A sore throat and a routine doctor’s visit was the beginning of a journey for Sue Sassman. Two biopsies confirmed their worst fear, esophageal cancer.
Sue has consented to let us accompany her on the journey, and this is installment one. These monthly updates will continue up to, and maybe a little beyond, final treatments.
The Woman
Many people of the Triad are familiar with Sue Sassman. In college, she majored in "never being boring," and she could teach the course. She doesn’t look close to her years. Her passion and sensitivity seem to know no boundaries.
Some of the functions Sue has performed in the many enterprises she has either originated or contributed to are catalyst behind the Woman’s Resource Center and twice yearly the "boss fairy" for the annual Summer Solstice Bazaar. She simply can’t sit still. Before one project has concluded, she is already planning her next move. She is employed with Guilford Medical Equipment as its chief marketing officer and cheerleader. Sue has been married to Jim for 32 years. They have a son, Boomer (just a coincidence), and daughter Carley.
She doesn’t fit the profile for esophageal cancer (elderly black male), but what difference does that make when you have it? Since the diagnosis was confirmed, Sue has made it a point to eat well, take oxygen, drink PH-balanced water, get as much sleep as possible, and she regularly sends email progress reports to all her friends.
The Treatment
Sue said all the doctors agreed that "the best option to tackle this type of cancer is five weeks of radiation (in Greensboro) coupled with four days of chemo on the front and back ends of that time frame.
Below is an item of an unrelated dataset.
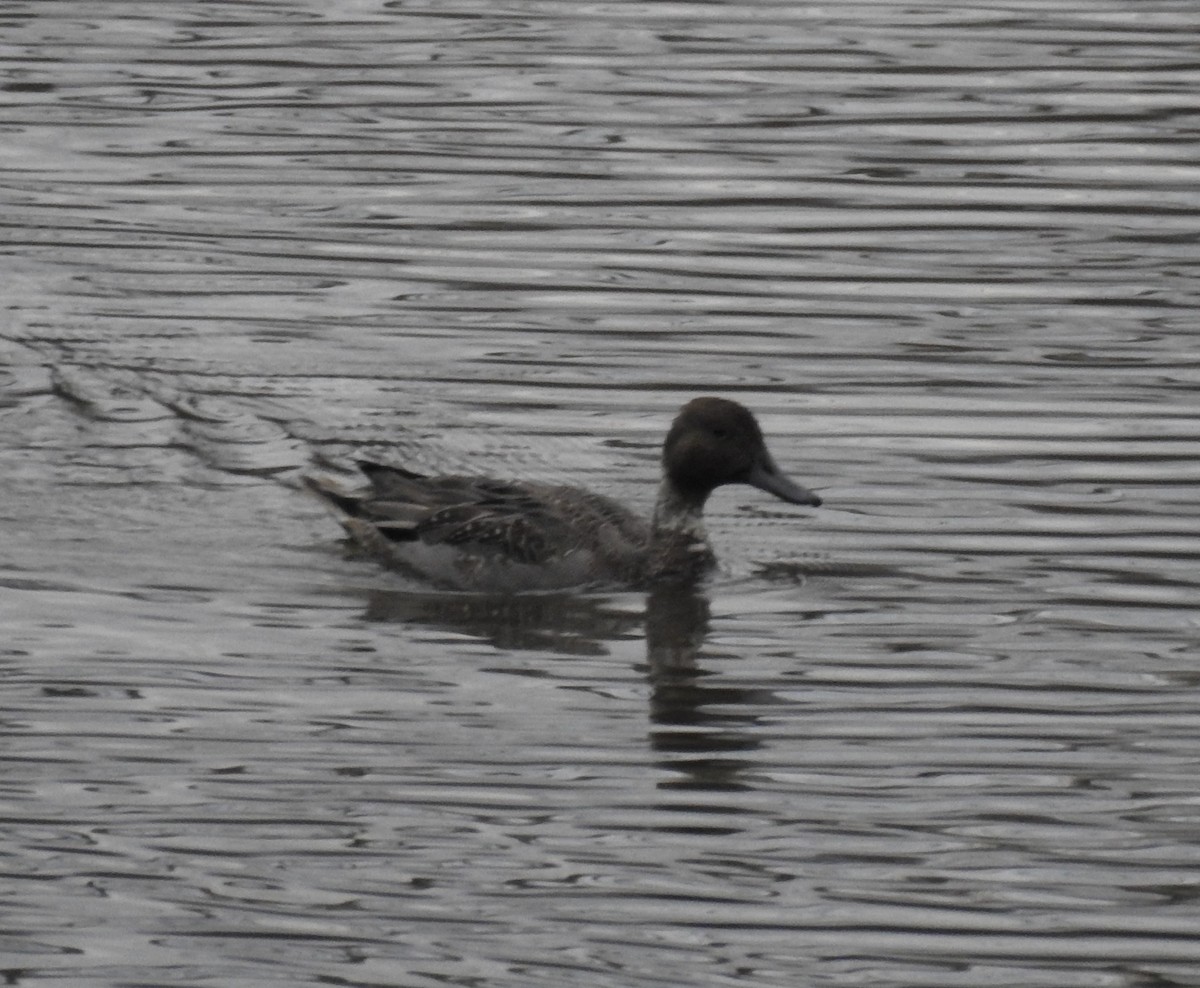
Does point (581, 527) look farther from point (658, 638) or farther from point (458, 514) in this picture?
point (658, 638)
Then, after a month goes by, retest for results." If surgery is deemed necessary, which according to her doctor is pretty much assured, it would take place in early May at the M.D. Anderson Cancer Center in Houston.
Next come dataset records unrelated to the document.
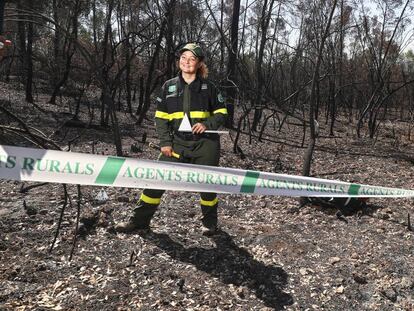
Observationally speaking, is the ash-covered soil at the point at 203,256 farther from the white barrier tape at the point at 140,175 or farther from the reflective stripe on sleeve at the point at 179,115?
the reflective stripe on sleeve at the point at 179,115

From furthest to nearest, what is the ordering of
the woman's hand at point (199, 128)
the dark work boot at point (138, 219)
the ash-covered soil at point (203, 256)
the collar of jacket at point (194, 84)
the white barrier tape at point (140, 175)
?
1. the dark work boot at point (138, 219)
2. the collar of jacket at point (194, 84)
3. the woman's hand at point (199, 128)
4. the ash-covered soil at point (203, 256)
5. the white barrier tape at point (140, 175)

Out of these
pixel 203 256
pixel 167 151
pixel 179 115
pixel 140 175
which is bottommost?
pixel 203 256

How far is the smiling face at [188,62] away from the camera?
370 centimetres

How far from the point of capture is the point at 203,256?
3.73m

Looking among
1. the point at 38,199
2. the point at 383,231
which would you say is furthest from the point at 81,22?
the point at 383,231

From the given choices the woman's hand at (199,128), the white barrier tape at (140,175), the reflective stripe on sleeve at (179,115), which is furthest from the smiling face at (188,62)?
the white barrier tape at (140,175)

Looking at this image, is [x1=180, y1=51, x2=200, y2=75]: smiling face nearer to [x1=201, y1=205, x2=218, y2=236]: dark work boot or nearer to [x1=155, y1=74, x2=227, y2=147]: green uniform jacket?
[x1=155, y1=74, x2=227, y2=147]: green uniform jacket

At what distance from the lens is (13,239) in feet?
12.3

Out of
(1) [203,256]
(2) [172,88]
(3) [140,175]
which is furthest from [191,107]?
(1) [203,256]

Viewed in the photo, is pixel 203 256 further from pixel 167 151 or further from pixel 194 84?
pixel 194 84

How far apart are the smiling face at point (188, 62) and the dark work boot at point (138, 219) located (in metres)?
1.33

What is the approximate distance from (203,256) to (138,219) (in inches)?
29.9

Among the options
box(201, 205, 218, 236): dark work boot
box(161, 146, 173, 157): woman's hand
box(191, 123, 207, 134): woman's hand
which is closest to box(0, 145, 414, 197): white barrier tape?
box(191, 123, 207, 134): woman's hand

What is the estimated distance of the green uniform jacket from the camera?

Since I was pretty much ignorant about chemotherapy treatment, I have provided the basics. This story is more about the process of treatment rather than the science involved, so if you are looking for a medical explanation, I suggest you go to WebMD and begin your search there.
Chemotherapy is the general term for any treatment involving the use of chemical agents to stop cancer cells from growing. Chemotherapy can eliminate cancer cells at sites great distances from the original cancer. As a result, it is considered a systemic treatment.
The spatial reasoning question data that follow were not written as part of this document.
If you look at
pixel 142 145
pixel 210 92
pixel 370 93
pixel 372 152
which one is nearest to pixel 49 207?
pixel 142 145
Due to the caustic nature of the chemicals, a line is run through Susan’s arm and ends right where blood enters the heart. The heart takes care of distribution. The chemicals are designed to kill the cancer cells, but they cannot tell the difference between cancer and other rapidly growing cells, including hair and blood cells.
Some cancer cells grow slowly while others grow rapidly. As a result, different types of chemotherapy drugs target the growth patterns of specific types of cancer cells. In Susan’s case, she was initially given Cisplatin, and for four days after, F.U. 5 (another chemo drug) was continuously fed via a bag that traveled with her. She said, "I decided early on not to have any side effects from the Chemo therapy," which began at the end of February. In spite of her determination, she did feel the effects.
"Eating anything has been a challenge ... I spend most of my time sleeping, in hopes that I will wake up and be back on track. Nausea has been a rather constant companion, accompanied by mouth sores and headaches. I do keep trying to put fluids in to move the chemo out ... that, too, is challenging."
As highly toxic chemicals are introduced into the body to kill cells, fluids become even more essential. They help clear out the toxins. If swallowing causes excruciating pain… well, you get the idea.
Sue now goes through radiation daily. I visited with Sue during one of her visits to Moses Cone Cancer Center. The exchange was not unlike a normal doctor visit. While the stakes are high, the visit seems routine. The nurse asks many questions regarding how Sue is holding up. They seem to keep track of every symptom and reaction. It only makes sense to track it all, and Sue and her nurse seem to have formed a productive relationship.
Personally, I found it amusing when the oncologist entered the room and began asking the same questions the nurse did. Just like during a regular doctor visit, there are good reasons for this, but all I could think was that some things never change.
Dr. Sherrill and Sue have a similar give and take, discussing weight loss (16 lbs.), different body chemical levels, day-to-day reactions and, in general, how Sue’s body is reacting to treatment. They discuss the immediate and not-so-immediate future, and make plans for the next visit. I sense that every question and every answer tell this doctor something else he needs to know to provide the best treatment possible.
Sue is holding up well at this time. The initial round of chemo is over, and the daily radiation, we all hope, is doing its part. Next month, we should be getting into the second round of chemo, and of course, we’ll keep you updated.
I noticed the invitation to the Summer Solstice Bazaar in my inbox the other day. The woman never stops.